Wenn Catarella dran gewesen war – wer weiß, welchen

Unsinn der verstanden und weitergegeben hatte.

»Nein, nein«, grinste Tortorella, der die Gedanken seines

Chefs erraten hatte. »Er ist kurz aufs Klo gegangen, und ich

habe derweil seinen Telefondienst übernommen. Der Mann

sprach mit palermischem Akzent, er hat i statt r gesagt, aber

das hat er vielleicht auch extra gemacht. Er hat gesagt, in der

Mànnara liegt die Leiche eines Scheißkerls in einem grünen

Auto.«

»Wer ist hingefahren?«

»Fazio und Galluzzo, ich bin schnell zu Ihnen

gekommen, um Bescheid zu sagen. Ich weiß nicht, ob das

nötig war, vielleicht hat sich da nur jemand einen Jux erlaubt.«

»Wir Sizilianer sind doch immer zu einem Späßchen

aufgelegt!«

Er kam um fünf in der Mànnara an, zu der Stunde, die

Gegè cangiu di la guardia nannte, die Wachablösung, die

darin bestand, daß nichtkäufliche Pärchen, also Liebespaare,

Ehebrecher und Unverheiratete, den Ort des Geschehens

verließen, um Gegès Rudel Platz zu machen – blonde Nutten

aus dem Osten, bulgarische und brasilianische Transvestiten,

ebenholzschwarze

Nigerianerinnen,

marokkanische

Strichjungen und so weiter und so fort, eine wahre UNO in

Sachen Schwanz, Arsch und Möse. Da stand das grüne Auto,

mit offenem Kofferraum und von drei Wagen der Carabinieri

umstellt. Fazios Wagen stand ein wenig abseits. Als

Montalbano ausstieg, kam Galluzzo ihm entgegen.

»Zu spät.«

Mit den Leuten von der Arma gab es eine ungeschriebene

Vereinbarung. Wer zuerst am Ort eines Verbrechens war,

schrie »Erster!« und schnappte sich den Fall. Auf diese Weise

vermied man Überschneidungen, böses Blut, Seitenhiebe und

lange Gesichter. Auch Fazio sah düster drein: »Sie waren

zuerst da.«

»Was habt ihr denn? Ist euch was durch die Lappen

gegangen? Wir werden doch nicht pro Leiche bezahlt,

schließlich arbeiten wir nicht im Akkord.«

Merkwürdiger Zufall – das grüne Auto stand direkt an

dem Busch, neben dem ein Jahr zuvor die Leiche eines

hochrangigen Mannes gefunden worden war, ein Fall, der

Montalbano sehr beschäftigt hatte. Er schüttelte dem Tenente

der Arma, der aus Bergamo war und Donizetti hieß, die Hand.

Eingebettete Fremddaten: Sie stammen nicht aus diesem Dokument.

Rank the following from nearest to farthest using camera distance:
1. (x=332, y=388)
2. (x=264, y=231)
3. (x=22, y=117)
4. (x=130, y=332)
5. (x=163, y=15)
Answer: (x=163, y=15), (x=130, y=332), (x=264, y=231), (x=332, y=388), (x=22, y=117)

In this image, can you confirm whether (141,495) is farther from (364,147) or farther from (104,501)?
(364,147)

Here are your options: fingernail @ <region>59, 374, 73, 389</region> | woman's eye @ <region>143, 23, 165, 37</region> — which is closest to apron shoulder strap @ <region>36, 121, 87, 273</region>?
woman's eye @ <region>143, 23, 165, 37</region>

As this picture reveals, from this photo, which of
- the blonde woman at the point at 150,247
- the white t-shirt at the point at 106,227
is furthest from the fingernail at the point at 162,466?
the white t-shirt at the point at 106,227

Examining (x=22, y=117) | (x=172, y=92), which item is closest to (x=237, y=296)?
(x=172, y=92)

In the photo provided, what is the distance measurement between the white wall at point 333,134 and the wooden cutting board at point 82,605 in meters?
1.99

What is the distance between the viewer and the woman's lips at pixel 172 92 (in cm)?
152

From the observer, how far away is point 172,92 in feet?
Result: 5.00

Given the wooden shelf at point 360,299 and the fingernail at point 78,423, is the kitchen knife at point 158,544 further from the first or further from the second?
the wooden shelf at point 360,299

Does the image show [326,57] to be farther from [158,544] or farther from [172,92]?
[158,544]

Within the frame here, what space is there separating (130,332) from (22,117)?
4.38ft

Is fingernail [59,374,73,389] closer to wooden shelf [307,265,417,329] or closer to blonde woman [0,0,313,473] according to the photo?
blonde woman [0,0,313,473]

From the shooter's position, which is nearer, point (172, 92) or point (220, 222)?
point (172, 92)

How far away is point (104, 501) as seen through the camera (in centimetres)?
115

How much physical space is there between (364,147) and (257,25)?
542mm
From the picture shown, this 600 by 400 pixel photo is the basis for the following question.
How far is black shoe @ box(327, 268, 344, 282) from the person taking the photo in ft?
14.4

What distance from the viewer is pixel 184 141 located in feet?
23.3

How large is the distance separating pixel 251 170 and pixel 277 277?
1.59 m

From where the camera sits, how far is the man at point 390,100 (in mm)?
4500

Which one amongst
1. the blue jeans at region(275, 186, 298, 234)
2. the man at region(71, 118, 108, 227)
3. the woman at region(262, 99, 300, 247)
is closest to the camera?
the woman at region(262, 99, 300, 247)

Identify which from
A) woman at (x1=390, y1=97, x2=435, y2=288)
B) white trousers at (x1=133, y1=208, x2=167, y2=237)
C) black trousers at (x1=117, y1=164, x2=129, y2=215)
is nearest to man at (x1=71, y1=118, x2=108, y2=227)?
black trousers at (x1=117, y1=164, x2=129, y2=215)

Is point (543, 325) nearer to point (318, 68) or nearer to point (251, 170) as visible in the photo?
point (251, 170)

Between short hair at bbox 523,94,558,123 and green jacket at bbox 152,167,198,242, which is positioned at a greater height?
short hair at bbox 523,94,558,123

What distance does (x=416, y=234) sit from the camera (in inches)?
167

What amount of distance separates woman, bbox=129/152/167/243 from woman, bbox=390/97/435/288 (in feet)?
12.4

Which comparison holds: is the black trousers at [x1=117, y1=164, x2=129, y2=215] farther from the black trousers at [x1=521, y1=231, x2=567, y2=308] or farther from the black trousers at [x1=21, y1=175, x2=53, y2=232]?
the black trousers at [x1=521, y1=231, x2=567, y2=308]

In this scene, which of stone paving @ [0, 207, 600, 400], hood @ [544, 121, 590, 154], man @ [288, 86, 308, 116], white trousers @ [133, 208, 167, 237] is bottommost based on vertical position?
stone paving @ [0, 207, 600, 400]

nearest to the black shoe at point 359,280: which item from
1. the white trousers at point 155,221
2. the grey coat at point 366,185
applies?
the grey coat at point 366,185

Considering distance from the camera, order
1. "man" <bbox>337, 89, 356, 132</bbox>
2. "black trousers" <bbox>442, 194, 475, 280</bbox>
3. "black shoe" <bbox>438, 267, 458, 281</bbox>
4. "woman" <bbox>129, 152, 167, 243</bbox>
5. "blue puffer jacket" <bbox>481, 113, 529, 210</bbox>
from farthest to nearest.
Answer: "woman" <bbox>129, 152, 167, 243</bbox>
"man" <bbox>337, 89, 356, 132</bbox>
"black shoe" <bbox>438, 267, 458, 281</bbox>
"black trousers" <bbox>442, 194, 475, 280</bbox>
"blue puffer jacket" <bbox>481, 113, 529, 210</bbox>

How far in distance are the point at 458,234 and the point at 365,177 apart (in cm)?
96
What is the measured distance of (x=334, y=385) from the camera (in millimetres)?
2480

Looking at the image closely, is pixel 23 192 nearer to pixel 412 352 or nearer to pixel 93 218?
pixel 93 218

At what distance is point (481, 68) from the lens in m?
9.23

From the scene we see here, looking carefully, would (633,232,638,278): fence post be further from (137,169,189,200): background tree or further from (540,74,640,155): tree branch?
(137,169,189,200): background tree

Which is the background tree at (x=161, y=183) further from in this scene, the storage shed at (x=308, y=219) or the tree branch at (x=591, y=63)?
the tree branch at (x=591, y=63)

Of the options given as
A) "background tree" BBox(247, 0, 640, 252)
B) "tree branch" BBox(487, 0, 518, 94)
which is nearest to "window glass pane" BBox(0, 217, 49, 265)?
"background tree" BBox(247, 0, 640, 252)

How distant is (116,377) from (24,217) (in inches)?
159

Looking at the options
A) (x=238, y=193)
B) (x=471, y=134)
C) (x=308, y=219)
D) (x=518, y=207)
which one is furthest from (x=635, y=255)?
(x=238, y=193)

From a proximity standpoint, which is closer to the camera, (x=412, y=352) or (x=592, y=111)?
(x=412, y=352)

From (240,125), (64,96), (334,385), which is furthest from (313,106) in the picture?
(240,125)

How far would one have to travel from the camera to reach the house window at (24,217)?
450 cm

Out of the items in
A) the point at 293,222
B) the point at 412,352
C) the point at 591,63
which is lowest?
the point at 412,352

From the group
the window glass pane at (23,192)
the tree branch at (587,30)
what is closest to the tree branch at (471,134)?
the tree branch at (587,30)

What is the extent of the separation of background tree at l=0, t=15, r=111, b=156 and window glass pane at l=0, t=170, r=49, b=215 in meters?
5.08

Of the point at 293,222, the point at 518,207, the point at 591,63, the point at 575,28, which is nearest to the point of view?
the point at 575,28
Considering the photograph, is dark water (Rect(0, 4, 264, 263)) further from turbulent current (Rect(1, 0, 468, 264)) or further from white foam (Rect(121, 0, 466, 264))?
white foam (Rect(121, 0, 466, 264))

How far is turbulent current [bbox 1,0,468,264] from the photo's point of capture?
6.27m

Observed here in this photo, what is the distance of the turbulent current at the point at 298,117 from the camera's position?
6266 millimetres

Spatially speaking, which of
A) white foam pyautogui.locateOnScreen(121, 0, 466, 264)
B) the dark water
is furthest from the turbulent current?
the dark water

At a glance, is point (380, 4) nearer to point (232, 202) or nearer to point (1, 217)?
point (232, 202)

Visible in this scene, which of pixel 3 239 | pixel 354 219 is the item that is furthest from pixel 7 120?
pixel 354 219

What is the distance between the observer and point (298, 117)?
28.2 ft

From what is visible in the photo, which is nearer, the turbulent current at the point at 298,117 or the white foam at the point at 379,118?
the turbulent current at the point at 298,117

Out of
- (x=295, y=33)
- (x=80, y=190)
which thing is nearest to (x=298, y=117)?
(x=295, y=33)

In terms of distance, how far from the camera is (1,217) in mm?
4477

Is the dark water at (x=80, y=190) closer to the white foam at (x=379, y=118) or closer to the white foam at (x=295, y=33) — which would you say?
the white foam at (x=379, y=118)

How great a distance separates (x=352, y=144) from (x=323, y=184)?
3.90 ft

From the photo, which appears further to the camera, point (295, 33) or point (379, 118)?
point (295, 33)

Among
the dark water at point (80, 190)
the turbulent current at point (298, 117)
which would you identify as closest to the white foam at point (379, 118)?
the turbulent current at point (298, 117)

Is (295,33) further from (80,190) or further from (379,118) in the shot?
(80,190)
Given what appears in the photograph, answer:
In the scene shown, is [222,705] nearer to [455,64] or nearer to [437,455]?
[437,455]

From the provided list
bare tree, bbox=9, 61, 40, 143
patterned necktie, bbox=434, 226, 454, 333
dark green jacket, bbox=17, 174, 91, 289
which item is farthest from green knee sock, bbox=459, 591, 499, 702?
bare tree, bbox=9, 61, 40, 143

»Wir haben einen anonymen Anruf erhalten«, sagte der

Tenente.

Man wollte also absolut sichergehen, daß die Leiche

gefunden wurde. Der Commissario sah den Toten an, der

zusammengekauert im Kofferraum lag, er war anscheinend

mit einem einzigen Schuß erledigt worden, das Projektil war

durch den Mund eingetreten, hatte dabei die Lippen zerissen

und Zähne zerbrochen, und war im Nacken wieder

ausgetreten, wo es ein faustgroßes Loch hinterlassen hatte. Er

kannte ihn nicht.

»Sie kennen den Betreiber dieses Bordells unter freiem

Himmel, wie ich höre?« erkundigte sich der Tenente mit leiser

Verachtung in der Stimme.

»Ja, er ist mein Freund« gab Montalbano herausfordernd

zurück.

»Wissen Sie, wo ich ihn finden kann?«

»Zu Hause, nehme ich an.«

»Er ist nicht da.«

»Entschuldigen Sie, aber warum wollen Sie von mir

wissen, wo er ist?«

»Weil Sie sein Freund sind, das haben Sie doch eben

selbst gesagt.«

»Ach ja? Und Sie wissen wohl genau in diesem

Augenblick, wo Ihre Freunde aus Bergamo gerade sind und

was sie tun.«

Von der Provinciale her kamen dauernd Autos, bogen in

die schmalen Wege der Mànnara ein, sahen das Aufgebot an

Carabinieri, legten den Rückwärtsgang ein und waren ganz

schnell wieder auf der Straße, auf der sie gekommen waren.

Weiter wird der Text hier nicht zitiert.